Once your factory bedsides have been removed you will be left with a bare inner bed structure. Start by hanging your new fiberglass bedside over the bed rail. This is the time to start the alignment process. You may need to trim a bit more off the inner bed, or the fiberglass as you work the bedside into its final location. Use the body lines on the cab, and the tail light as reference points. Once your happy with the alignment, begin bolting the bedside into place.
4 evenly spaced bolts along the inner bed rail are sufficient. Also plan on 2-3 bolts along the flange on the front portion of the bed, as well as a bolt or two in the the area that wraps around your tail light. The final step of the installation process is to secure the front and rear portion of the wheel well. These supports are in all trucks straight from the factory. There is not cut and dry way to do this step, but use what is on your truck already for inspiration. It can be as easy as cutting and splicing the existing supports, or you could go as far as fabricating your own custom mounts. This step is very important and if not done properly can lead to cracking and other issues.
Start by removing your hood and hood hinges, the new 1 piece will not utilize the factory hinges. Next step will be to remove your fenders (see fender section above for reference). After these items are removed start the install by mounting your mini fenders. The mini fenders typically allow you to use 2 factory mounting locations, 1 would be at the lower rear portion of where the fender was, and the other location is behind the door. You will need to access this bolt location from inside cab with the door halfway open. We also recommend some extra support where the mini fender latches to the cab. This area is more or less floating and can benefit from extra support from either a tube with a tab, or an L bracket. When mounting your mini fenders be sure to dill out your bolt holes slightly larger than the actual bolt to allow room for adjustment.

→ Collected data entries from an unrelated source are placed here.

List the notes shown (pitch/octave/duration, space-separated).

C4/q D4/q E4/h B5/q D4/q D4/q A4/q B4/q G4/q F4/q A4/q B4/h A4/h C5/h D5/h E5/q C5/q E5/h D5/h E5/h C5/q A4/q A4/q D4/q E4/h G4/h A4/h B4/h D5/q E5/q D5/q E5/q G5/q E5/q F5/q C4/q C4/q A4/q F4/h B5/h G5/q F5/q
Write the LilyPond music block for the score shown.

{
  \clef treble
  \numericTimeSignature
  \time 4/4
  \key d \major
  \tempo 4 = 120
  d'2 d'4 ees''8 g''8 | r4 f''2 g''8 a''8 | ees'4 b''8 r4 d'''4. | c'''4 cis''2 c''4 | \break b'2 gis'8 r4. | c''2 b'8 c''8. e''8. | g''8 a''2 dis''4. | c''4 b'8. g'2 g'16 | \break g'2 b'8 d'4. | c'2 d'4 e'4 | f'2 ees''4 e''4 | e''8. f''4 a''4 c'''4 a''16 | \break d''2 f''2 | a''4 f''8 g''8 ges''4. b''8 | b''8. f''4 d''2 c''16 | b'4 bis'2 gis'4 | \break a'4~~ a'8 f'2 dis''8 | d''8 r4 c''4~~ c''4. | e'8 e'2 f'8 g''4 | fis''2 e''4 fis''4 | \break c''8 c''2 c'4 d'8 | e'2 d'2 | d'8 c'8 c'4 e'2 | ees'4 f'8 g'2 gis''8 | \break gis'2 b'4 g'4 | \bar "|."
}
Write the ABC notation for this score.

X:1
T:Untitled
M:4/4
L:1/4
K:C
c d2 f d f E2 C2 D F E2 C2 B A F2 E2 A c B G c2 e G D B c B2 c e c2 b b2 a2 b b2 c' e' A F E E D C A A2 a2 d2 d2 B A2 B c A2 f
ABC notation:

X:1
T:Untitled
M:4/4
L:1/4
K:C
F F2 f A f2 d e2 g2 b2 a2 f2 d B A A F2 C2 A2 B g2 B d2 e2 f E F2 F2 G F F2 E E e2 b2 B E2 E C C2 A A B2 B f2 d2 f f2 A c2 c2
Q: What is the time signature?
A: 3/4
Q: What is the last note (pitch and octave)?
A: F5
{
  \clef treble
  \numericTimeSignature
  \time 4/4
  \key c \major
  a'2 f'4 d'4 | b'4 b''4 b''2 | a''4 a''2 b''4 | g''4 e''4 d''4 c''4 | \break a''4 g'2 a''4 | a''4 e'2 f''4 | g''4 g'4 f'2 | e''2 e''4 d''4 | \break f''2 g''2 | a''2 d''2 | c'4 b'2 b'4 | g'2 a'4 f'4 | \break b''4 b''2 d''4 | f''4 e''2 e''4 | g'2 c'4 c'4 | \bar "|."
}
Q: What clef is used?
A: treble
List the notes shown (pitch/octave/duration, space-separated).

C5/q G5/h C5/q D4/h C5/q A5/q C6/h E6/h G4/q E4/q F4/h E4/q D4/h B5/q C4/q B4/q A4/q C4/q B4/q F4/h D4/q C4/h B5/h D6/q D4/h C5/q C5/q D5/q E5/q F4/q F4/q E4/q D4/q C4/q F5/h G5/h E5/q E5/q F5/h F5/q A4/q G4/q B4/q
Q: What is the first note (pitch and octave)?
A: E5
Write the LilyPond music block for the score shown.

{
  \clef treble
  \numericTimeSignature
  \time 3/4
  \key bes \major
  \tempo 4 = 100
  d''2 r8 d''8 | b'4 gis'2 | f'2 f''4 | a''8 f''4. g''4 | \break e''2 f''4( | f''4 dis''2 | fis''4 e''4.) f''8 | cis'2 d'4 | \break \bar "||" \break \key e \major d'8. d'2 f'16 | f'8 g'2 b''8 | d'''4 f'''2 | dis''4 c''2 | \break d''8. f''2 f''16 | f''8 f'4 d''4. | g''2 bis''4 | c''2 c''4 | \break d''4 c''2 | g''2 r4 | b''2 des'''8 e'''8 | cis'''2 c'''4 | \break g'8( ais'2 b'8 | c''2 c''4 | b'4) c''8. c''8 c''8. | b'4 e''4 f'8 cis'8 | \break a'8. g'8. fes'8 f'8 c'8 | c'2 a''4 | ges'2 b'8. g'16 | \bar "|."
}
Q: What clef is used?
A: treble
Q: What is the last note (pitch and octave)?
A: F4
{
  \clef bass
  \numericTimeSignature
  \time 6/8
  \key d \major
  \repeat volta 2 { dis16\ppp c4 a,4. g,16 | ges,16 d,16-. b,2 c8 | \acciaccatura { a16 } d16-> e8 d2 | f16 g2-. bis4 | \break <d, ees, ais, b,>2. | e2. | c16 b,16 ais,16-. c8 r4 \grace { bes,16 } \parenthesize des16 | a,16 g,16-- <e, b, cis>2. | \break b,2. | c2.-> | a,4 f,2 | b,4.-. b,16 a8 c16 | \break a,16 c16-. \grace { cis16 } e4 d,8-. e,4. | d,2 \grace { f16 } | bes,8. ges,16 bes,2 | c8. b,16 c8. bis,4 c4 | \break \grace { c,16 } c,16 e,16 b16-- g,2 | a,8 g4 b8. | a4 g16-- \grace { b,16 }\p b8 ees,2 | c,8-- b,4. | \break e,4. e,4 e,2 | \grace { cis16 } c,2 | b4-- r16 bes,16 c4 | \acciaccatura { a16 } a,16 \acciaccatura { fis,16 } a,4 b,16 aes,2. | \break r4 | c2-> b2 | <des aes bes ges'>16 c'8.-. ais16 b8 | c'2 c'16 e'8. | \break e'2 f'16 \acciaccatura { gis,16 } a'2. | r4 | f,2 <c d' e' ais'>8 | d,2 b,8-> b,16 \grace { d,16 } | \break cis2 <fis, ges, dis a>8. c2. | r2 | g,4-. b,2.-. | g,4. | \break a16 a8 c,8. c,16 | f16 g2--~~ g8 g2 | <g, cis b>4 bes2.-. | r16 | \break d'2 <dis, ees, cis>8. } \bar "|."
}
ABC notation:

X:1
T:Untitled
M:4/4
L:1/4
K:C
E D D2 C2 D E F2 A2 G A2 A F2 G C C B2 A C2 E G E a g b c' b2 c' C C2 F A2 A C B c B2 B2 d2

Now that your mini fenders are loosely mounted (allowing room for adjustment) it’s time to move on to the hood itself. Set the rear of the hood down on to the mini fenders and slowly lower the front of the hood down to the headlights. You’ll likely need a spacer at the front of the hood for proper mock up alignment, a couple pieces of wood works great. Once you’ve got the front of the hood aligned with the head lights, it’s time to install your latches. The latches have a latch, and a clasp portion. The latch goes on the mini fenders, and the clasp goes on the hood. Drill out the 6 mounting holes and rivet or bolt the latches to the fiberglass. Blue painters tape helps to keep everything in place
Now that the hood is sitting in roughly, its final position, we need to address the hood pins. Proper placement of the hood pins is crucial. Too far out and the center of the hood can catch the wind, too far in and the outside of the hood catches the wind! The ideal spacing for the hood pins is going to be roughly the width of your grille. This is not an exact science, use your best judgement. The actual way to mount the pins will vary by model. With some vehicles you’re able to mount the hood pins directly to the radiator core support, and with others you will need to build risers.
If you’ve got a vehicle that you’re doing a conversion 1 piece on you will need to fabricate a frame structure to mount the lights and grille off of. There are a lot of vehicles that have header panels, which greatly simplifies the mounting process. If there is not a header panel available, you will need to fabricate your own mounts.